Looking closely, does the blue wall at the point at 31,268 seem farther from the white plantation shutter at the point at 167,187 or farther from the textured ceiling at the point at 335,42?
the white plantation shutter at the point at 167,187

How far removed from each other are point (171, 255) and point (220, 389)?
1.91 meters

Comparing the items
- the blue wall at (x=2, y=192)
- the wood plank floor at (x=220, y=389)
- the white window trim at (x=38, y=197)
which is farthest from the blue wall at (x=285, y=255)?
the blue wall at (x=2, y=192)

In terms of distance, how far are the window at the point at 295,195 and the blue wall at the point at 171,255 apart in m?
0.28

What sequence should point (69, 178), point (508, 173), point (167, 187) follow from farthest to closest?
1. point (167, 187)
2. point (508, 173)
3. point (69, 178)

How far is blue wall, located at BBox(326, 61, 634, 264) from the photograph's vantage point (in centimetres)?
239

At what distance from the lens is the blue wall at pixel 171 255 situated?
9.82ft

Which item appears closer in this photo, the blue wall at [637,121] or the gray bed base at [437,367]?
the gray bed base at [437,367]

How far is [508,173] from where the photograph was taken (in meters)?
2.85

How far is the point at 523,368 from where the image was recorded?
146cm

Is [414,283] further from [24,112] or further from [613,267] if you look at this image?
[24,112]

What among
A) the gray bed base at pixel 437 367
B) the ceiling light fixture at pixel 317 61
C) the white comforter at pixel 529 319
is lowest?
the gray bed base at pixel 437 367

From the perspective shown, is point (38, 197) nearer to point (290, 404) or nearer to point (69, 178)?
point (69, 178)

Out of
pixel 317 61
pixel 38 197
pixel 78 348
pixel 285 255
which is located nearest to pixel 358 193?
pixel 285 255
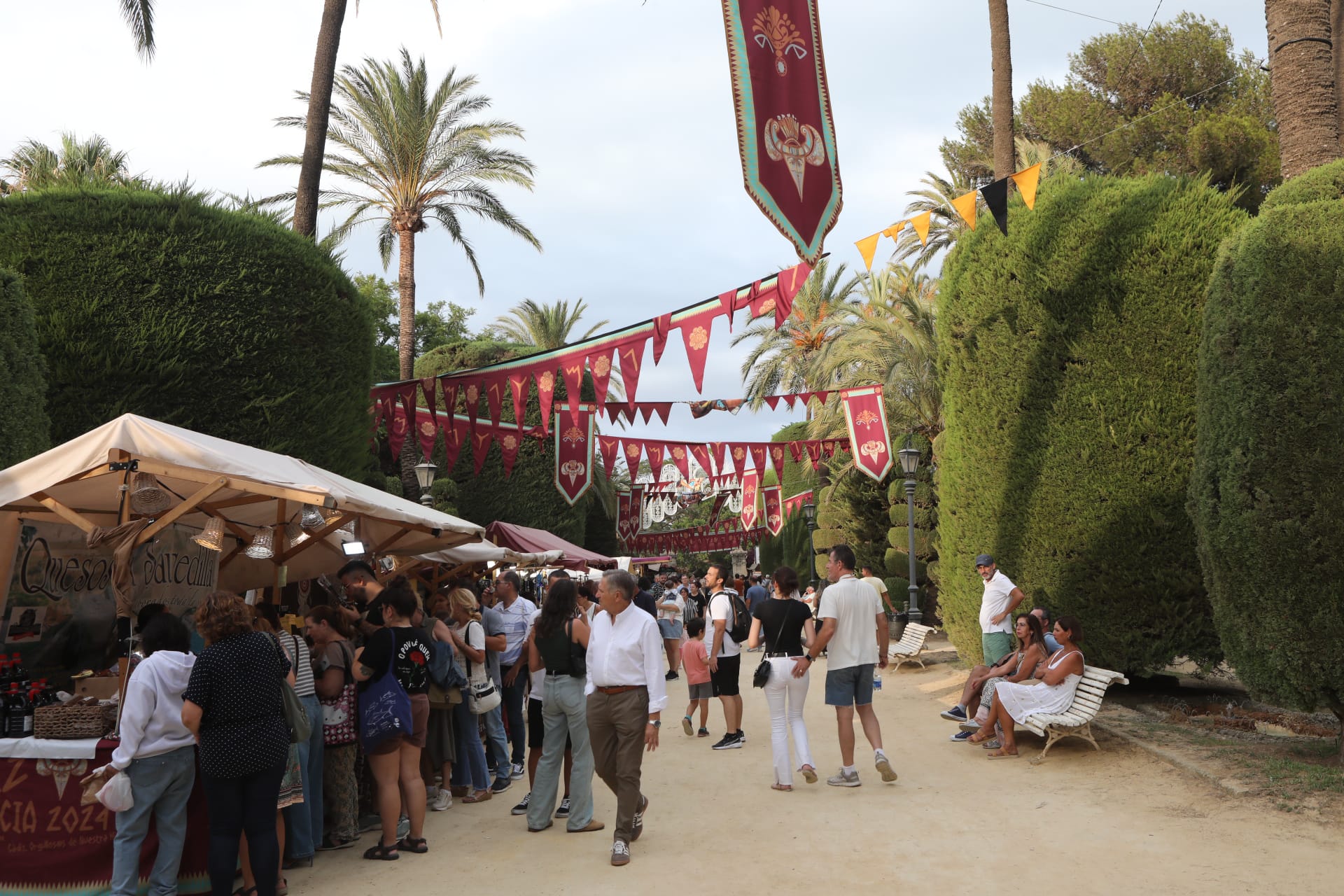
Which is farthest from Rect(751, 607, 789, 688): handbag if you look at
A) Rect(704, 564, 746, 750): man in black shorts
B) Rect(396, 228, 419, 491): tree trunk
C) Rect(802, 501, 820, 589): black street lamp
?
Rect(802, 501, 820, 589): black street lamp

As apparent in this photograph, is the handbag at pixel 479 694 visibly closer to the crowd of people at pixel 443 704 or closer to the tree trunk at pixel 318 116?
the crowd of people at pixel 443 704

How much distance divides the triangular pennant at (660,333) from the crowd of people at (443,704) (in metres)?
5.42

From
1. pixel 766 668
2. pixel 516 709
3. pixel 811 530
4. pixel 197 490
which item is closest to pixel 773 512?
pixel 811 530

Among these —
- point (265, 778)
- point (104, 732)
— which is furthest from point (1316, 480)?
point (104, 732)

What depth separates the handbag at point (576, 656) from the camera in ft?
22.5

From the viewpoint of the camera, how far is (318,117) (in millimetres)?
15711

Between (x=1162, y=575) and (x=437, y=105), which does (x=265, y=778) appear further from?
(x=437, y=105)

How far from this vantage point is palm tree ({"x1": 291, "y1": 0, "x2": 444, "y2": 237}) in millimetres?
15555

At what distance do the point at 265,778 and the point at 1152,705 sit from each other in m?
9.77

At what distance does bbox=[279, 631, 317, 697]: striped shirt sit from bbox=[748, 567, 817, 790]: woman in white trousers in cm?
349

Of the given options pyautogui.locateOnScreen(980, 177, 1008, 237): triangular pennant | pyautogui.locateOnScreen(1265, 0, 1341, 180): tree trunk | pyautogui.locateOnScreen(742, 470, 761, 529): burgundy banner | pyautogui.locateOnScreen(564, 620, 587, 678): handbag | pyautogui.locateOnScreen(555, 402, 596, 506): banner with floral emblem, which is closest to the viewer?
pyautogui.locateOnScreen(564, 620, 587, 678): handbag

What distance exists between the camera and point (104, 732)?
5578 millimetres

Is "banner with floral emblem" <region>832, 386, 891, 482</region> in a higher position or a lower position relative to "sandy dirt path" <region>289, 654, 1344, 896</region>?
higher

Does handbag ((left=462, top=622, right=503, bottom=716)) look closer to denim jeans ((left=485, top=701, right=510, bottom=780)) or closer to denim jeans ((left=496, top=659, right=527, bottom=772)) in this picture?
denim jeans ((left=485, top=701, right=510, bottom=780))
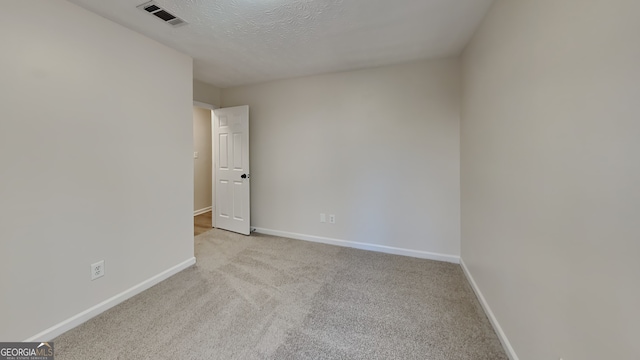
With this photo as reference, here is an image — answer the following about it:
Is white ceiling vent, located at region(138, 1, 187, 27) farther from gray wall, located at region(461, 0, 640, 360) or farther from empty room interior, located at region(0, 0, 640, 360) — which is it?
gray wall, located at region(461, 0, 640, 360)

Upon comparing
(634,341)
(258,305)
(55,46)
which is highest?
(55,46)

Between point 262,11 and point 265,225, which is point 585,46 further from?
point 265,225

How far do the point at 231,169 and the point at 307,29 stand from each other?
8.01ft

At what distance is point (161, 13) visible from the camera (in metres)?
1.80

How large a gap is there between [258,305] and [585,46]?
2.39 m

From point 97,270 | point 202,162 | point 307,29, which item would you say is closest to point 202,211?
point 202,162

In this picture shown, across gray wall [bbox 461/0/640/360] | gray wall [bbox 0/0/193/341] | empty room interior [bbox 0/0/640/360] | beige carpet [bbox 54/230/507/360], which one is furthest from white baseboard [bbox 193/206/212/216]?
gray wall [bbox 461/0/640/360]

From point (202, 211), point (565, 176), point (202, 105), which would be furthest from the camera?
point (202, 211)

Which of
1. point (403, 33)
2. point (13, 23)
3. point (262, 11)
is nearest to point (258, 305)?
point (262, 11)

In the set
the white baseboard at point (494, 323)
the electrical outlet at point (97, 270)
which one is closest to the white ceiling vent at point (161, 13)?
the electrical outlet at point (97, 270)

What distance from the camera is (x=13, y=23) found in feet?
4.68

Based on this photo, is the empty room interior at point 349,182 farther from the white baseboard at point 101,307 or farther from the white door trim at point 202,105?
the white door trim at point 202,105

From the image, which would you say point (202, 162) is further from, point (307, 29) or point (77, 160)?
point (307, 29)

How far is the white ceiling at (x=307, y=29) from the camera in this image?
1719 millimetres
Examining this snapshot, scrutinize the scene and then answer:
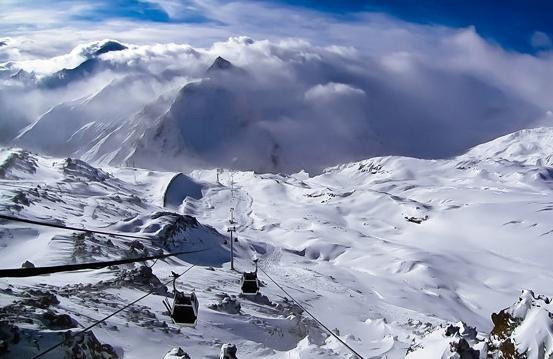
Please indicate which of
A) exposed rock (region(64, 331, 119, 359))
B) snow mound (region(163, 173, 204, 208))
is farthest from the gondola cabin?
snow mound (region(163, 173, 204, 208))

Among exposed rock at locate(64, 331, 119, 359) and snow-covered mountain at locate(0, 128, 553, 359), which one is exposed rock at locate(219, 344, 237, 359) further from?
exposed rock at locate(64, 331, 119, 359)

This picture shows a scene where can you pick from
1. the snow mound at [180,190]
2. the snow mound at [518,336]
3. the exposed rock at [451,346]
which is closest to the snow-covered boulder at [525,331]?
the snow mound at [518,336]

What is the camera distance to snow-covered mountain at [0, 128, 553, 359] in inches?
1034

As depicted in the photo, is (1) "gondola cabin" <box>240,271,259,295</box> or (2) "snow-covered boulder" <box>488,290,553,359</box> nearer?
(2) "snow-covered boulder" <box>488,290,553,359</box>

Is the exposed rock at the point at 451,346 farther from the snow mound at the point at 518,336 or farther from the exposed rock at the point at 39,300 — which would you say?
the exposed rock at the point at 39,300

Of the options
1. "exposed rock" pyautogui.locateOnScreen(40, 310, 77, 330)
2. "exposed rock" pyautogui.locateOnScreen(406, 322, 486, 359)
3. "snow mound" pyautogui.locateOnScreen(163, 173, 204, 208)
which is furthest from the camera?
"snow mound" pyautogui.locateOnScreen(163, 173, 204, 208)

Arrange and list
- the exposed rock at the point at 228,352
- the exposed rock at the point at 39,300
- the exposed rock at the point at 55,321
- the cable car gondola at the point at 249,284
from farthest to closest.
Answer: the cable car gondola at the point at 249,284, the exposed rock at the point at 39,300, the exposed rock at the point at 228,352, the exposed rock at the point at 55,321

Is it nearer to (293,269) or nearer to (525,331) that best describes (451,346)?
(525,331)

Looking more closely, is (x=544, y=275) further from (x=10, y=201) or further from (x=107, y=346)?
(x=107, y=346)

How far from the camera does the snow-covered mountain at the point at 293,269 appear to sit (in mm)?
26266

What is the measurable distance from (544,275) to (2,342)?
108 m

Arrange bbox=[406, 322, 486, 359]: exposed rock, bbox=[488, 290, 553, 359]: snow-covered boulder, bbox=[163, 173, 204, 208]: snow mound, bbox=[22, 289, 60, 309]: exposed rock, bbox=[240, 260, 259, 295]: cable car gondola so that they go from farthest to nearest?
bbox=[163, 173, 204, 208]: snow mound < bbox=[240, 260, 259, 295]: cable car gondola < bbox=[22, 289, 60, 309]: exposed rock < bbox=[406, 322, 486, 359]: exposed rock < bbox=[488, 290, 553, 359]: snow-covered boulder

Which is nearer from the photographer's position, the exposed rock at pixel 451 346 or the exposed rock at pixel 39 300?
the exposed rock at pixel 451 346

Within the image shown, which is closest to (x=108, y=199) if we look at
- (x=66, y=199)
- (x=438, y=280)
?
(x=66, y=199)
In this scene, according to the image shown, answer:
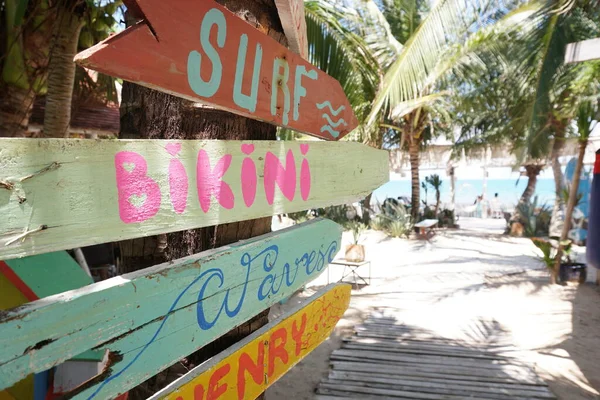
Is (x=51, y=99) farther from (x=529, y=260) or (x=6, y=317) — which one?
(x=529, y=260)

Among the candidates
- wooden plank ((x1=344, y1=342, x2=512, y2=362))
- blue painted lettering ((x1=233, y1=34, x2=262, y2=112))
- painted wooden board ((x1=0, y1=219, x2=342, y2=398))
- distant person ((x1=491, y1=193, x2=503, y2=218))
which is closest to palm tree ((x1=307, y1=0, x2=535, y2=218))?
wooden plank ((x1=344, y1=342, x2=512, y2=362))

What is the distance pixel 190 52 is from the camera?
753 mm

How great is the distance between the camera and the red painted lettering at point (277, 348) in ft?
3.37

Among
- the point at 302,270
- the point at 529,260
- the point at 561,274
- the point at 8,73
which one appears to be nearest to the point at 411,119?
the point at 529,260

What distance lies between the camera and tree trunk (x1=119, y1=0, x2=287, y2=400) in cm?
102

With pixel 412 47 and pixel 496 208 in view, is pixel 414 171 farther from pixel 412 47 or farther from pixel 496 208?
pixel 496 208

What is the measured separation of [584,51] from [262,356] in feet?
10.2

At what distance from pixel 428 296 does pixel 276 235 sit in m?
5.67

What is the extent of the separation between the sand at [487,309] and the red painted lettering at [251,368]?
2516 mm

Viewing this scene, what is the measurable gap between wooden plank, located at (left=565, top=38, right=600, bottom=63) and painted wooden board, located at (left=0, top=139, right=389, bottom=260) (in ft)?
9.10

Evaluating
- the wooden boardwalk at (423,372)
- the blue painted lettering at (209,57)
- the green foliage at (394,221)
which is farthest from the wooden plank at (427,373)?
→ the green foliage at (394,221)

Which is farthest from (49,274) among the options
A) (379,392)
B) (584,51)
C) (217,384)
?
(584,51)

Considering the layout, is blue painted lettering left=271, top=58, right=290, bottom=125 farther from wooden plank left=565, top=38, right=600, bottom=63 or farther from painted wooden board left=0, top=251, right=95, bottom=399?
wooden plank left=565, top=38, right=600, bottom=63

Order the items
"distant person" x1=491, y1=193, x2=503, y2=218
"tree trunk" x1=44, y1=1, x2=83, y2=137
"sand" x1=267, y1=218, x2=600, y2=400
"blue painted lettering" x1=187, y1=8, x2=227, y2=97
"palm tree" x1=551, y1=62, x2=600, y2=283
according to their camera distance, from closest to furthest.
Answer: "blue painted lettering" x1=187, y1=8, x2=227, y2=97
"tree trunk" x1=44, y1=1, x2=83, y2=137
"sand" x1=267, y1=218, x2=600, y2=400
"palm tree" x1=551, y1=62, x2=600, y2=283
"distant person" x1=491, y1=193, x2=503, y2=218
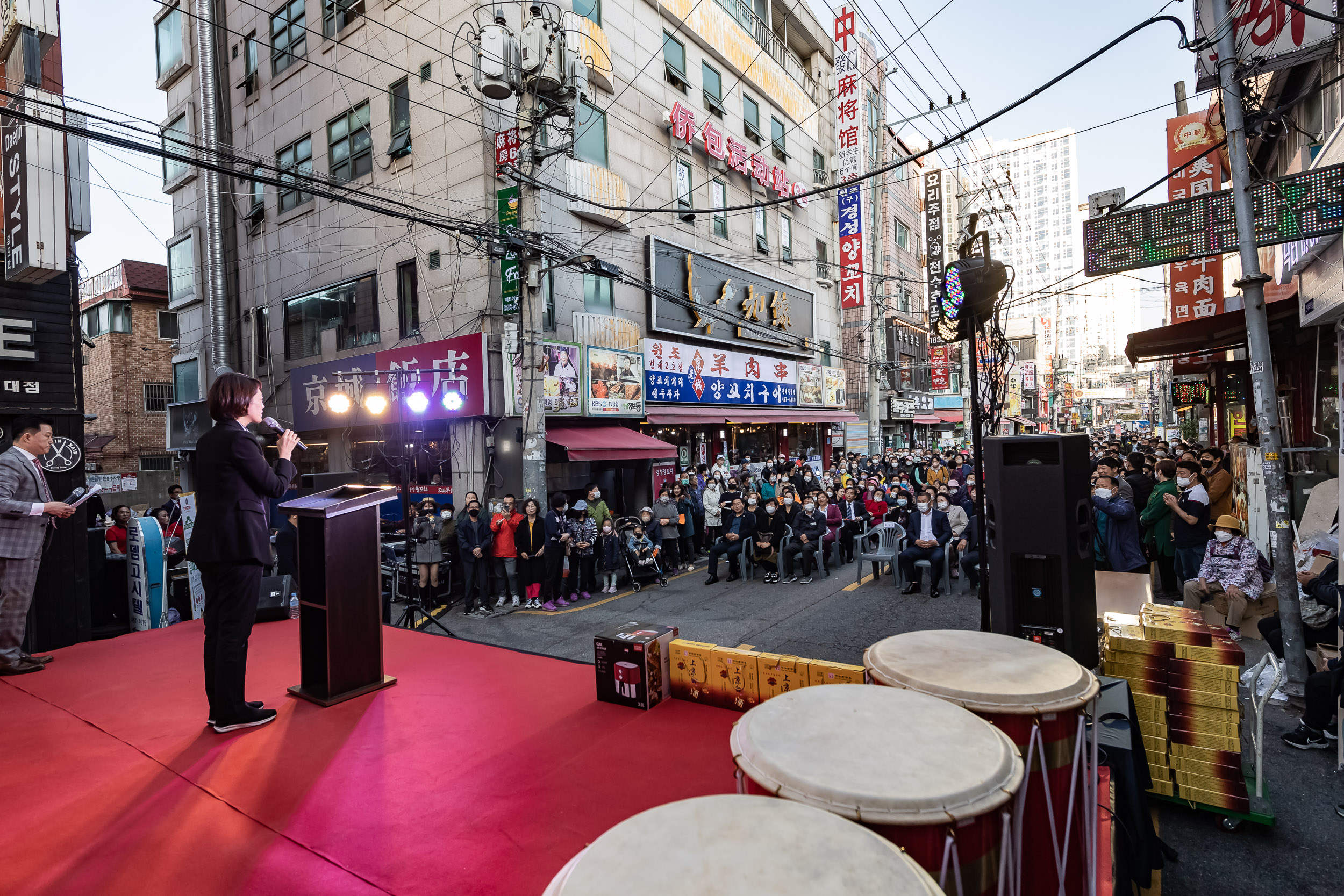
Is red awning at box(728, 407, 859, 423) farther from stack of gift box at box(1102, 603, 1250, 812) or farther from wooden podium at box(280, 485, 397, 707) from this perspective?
stack of gift box at box(1102, 603, 1250, 812)

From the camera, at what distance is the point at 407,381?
13.2 metres

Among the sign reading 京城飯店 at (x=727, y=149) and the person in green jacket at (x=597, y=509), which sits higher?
the sign reading 京城飯店 at (x=727, y=149)

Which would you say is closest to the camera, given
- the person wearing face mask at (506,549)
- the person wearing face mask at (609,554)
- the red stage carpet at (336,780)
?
the red stage carpet at (336,780)

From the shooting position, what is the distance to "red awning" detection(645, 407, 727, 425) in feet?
51.8

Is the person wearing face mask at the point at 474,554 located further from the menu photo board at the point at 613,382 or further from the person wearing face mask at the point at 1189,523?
the person wearing face mask at the point at 1189,523

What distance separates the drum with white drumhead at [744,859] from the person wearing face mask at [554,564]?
28.4ft

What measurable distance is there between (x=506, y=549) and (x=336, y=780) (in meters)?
6.77

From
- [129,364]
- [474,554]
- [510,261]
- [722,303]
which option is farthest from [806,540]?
[129,364]

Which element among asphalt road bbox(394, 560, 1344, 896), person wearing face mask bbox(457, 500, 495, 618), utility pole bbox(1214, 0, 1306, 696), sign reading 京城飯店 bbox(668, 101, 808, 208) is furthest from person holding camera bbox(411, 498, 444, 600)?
sign reading 京城飯店 bbox(668, 101, 808, 208)

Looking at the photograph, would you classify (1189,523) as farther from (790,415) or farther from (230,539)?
(790,415)

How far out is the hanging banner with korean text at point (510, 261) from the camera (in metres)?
10.5

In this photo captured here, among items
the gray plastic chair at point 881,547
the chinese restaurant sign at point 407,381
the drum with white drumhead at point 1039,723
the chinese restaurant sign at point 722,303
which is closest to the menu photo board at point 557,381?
the chinese restaurant sign at point 407,381

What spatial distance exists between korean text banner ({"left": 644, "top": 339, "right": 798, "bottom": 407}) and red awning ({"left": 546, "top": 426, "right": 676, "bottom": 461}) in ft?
6.33

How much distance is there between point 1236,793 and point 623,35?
59.1 feet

What the task requires: Reproduce the entries word for word, everything from the line containing "Arrange and list" down to the line containing "bbox=[163, 173, 204, 208]: snow mound <", both of those lines included.

Response to the exercise:
Arrange and list
- the exposed rock at the point at 228,352
- the exposed rock at the point at 39,300
- the exposed rock at the point at 55,321
- the cable car gondola at the point at 249,284
from farthest to closest.
Answer: the cable car gondola at the point at 249,284, the exposed rock at the point at 39,300, the exposed rock at the point at 228,352, the exposed rock at the point at 55,321

Is it nearer to (293,269) or nearer to (525,331) that best describes (451,346)?
(525,331)

Looking more closely, is (x=544, y=275) further from (x=10, y=201) or further from (x=107, y=346)?
(x=107, y=346)

How far from the camera does the snow-covered mountain at the point at 293,269 appear to sit (in mm)?
26266

What is the measurable distance from (544,275) to (2,342)?
108 m

Arrange bbox=[406, 322, 486, 359]: exposed rock, bbox=[488, 290, 553, 359]: snow-covered boulder, bbox=[163, 173, 204, 208]: snow mound, bbox=[22, 289, 60, 309]: exposed rock, bbox=[240, 260, 259, 295]: cable car gondola so that they go from farthest to nearest?
bbox=[163, 173, 204, 208]: snow mound < bbox=[240, 260, 259, 295]: cable car gondola < bbox=[22, 289, 60, 309]: exposed rock < bbox=[406, 322, 486, 359]: exposed rock < bbox=[488, 290, 553, 359]: snow-covered boulder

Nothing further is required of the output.